In moleculaire dynamische simulaties bij lage snijsnelheid zoals 10 m/s, atomaire verplaatsingskaarten en het patroon hoe de snijkracht van siliciumcarbide schurende deeltjes en snijhoeken variëren met de simulatiestapgrootte, zoals getoond in Fig. 3 en 4. Omdat de snijsnelheid te klein is, is ook de snijkracht onvoldoende, waardoor de vervorming en dislocatie van het rooster veel minder is. Over het geheel genomen is de snij-efficiëntie laag en is de snijkwaliteit relatief slecht. Daarentegen, wanneer de snijsnelheid bij microscopische experimenten tot 80 m/s is, kunnen chemische bindingen tussen koperatomen snel en effectief worden verbroken om het doel van onmiddellijk snijden van hoge kwaliteit te bereiken. Daarom is na een uitgebreide analyse een snijsnelheid van 80 m/s redelijk voor de simulatie.
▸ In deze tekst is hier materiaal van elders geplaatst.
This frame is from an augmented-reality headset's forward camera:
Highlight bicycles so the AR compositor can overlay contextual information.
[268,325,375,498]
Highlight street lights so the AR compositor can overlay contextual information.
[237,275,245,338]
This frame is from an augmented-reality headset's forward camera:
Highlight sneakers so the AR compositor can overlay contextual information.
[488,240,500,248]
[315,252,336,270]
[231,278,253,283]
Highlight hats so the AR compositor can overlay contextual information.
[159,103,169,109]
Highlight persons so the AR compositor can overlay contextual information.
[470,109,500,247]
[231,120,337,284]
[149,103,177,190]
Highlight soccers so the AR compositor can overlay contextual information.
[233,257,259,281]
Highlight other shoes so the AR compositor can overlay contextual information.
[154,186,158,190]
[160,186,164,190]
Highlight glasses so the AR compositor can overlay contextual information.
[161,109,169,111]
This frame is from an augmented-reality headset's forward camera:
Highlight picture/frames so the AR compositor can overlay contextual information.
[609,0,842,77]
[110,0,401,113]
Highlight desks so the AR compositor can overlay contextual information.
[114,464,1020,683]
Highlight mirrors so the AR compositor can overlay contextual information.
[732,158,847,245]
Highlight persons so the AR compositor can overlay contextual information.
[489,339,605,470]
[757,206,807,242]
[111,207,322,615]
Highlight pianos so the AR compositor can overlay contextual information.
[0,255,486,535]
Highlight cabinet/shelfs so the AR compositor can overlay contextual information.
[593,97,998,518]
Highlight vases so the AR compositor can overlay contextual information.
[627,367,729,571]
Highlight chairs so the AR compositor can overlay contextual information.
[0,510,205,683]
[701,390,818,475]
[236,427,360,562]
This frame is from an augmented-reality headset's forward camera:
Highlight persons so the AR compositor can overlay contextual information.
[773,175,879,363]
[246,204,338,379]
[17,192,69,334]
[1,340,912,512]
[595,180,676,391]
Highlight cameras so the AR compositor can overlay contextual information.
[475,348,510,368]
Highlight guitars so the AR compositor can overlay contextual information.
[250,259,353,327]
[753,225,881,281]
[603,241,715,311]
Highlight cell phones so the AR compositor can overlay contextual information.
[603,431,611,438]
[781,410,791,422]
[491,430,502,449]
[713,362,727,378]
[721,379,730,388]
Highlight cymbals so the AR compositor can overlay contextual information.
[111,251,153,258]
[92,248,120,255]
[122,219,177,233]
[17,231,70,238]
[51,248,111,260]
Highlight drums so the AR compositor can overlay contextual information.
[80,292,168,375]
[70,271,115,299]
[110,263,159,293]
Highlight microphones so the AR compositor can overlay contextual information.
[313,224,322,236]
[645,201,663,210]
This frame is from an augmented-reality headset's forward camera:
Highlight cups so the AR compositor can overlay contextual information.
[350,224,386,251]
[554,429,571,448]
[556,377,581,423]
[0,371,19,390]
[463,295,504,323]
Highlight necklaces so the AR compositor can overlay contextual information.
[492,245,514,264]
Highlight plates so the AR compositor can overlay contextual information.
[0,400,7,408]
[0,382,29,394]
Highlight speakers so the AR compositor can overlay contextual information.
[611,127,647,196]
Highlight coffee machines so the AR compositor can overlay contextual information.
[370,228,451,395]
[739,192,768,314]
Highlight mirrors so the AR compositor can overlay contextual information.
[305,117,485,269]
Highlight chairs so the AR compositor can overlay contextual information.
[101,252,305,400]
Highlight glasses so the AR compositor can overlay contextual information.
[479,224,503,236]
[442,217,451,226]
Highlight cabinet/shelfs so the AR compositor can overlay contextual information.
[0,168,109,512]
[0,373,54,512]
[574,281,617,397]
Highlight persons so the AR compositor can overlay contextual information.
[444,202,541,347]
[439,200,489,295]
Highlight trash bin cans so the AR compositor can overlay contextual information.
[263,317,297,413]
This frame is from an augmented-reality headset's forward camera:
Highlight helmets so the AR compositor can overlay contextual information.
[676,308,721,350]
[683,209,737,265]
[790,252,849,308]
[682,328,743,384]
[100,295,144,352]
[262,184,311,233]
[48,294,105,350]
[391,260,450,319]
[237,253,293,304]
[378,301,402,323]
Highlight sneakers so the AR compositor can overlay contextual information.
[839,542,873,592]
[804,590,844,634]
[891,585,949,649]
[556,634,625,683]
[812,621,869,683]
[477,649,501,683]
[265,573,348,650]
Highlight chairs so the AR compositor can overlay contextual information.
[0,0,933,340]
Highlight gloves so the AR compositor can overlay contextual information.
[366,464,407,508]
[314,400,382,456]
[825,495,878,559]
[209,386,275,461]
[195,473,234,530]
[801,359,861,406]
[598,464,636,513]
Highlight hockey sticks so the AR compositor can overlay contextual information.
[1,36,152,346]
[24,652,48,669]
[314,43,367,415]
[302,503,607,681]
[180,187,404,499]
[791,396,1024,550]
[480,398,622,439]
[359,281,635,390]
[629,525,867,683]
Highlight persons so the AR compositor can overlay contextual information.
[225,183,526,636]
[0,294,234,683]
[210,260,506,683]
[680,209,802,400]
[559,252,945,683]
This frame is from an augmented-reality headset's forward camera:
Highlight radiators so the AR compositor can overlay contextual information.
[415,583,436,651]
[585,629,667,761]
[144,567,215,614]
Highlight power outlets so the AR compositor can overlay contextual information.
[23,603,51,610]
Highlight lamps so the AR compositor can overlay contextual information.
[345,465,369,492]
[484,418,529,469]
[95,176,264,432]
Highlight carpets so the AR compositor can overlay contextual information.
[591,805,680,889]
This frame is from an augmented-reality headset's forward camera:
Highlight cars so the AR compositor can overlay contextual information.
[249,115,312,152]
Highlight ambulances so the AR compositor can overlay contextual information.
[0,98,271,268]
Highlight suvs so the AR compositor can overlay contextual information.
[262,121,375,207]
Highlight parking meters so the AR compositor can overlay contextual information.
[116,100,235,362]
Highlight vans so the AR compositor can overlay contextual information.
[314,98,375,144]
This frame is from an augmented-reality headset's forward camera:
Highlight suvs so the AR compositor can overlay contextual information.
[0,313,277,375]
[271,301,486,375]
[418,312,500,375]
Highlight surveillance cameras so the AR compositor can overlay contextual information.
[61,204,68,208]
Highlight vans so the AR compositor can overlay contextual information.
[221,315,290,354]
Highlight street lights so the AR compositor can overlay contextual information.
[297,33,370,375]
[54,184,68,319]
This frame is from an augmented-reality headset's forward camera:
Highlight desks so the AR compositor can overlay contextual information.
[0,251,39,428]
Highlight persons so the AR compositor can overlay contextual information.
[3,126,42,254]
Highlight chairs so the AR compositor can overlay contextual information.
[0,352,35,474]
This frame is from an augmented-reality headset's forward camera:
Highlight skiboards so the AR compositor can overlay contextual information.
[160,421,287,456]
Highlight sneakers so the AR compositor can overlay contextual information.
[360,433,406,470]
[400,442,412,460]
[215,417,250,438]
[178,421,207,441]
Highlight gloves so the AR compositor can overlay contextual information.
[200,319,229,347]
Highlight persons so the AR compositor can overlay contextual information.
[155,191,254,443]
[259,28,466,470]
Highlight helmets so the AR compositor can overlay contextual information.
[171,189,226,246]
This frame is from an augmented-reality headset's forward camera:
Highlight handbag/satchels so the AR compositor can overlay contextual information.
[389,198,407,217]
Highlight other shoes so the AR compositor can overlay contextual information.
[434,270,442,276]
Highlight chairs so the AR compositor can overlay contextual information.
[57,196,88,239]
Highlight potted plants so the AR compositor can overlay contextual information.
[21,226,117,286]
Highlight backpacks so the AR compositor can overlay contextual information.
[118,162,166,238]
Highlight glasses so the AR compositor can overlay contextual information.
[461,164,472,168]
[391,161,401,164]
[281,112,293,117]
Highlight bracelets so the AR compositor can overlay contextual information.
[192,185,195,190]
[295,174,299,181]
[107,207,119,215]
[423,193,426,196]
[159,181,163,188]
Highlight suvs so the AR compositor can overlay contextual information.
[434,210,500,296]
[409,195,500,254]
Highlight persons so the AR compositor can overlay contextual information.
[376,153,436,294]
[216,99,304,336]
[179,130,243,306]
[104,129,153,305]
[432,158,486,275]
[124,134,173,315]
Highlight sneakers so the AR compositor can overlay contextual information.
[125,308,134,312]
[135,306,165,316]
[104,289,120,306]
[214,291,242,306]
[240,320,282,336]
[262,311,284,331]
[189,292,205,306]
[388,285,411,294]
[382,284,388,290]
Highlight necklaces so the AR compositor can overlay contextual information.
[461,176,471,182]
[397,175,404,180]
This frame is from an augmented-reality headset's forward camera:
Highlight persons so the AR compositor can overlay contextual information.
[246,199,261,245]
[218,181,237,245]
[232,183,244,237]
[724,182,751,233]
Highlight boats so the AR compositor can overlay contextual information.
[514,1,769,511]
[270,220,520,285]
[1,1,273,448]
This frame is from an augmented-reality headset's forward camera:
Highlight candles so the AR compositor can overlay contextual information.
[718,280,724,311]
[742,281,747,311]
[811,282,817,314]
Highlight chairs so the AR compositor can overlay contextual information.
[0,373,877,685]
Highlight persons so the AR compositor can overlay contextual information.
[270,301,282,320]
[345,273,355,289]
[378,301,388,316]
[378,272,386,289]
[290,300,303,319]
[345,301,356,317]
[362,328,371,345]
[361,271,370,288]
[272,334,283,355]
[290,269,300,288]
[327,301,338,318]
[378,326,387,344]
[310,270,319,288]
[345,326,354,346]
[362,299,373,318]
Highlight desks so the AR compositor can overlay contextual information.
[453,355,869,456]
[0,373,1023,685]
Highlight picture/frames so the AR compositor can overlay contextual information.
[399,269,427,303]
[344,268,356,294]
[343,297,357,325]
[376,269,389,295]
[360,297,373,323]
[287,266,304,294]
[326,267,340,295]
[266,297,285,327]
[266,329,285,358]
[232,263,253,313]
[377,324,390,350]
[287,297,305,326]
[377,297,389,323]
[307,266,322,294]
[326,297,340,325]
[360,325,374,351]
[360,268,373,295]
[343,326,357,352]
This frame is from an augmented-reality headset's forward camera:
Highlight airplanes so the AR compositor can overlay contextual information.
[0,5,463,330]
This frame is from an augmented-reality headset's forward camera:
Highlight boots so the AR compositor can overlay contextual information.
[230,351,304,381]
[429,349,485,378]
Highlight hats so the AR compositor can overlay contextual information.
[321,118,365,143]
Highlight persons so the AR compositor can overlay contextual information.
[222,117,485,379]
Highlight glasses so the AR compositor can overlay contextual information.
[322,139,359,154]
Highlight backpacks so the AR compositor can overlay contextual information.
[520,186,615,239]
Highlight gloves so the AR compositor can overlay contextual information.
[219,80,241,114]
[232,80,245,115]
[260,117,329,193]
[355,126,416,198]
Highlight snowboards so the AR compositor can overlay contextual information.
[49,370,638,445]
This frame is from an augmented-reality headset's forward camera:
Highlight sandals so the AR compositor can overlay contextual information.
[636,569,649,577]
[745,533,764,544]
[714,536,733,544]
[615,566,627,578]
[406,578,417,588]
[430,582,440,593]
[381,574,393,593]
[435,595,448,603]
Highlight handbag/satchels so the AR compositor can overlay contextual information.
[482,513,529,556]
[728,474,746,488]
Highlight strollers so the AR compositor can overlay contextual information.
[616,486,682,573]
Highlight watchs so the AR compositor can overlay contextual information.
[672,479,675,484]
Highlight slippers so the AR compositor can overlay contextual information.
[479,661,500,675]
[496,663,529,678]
Atomaire verplaatsing met lage snelheid

De relatie tussen de snijkracht, de snijhoek en de simulatiestap

Om de haalbaarheid en geloofwaardigheid te simuleren, kiezen we een redelijke empirische potentiaalfunctie om de interatomaire potentialen van atomen te beschouwen. Volgens de verschillende objecten kunnen we de potentiële functie verdelen in een paarpotentiële functie en een veellichamenpotentiële functie. De twee modellen tussen monokristallijn koper en slijpkorrels beschrijven de interatomaire potentialen van atomen daartussen door middel van Morse-potentiaal [17], de EAM-potentiaal wordt gebruikt om de interatomaire potentialen van atomen tussen koperatomen te beschrijven [18,19,20], en de interactie tussen SiC-deeltjes wordt beschreven met behulp van de Tersoff-potentiaal [21].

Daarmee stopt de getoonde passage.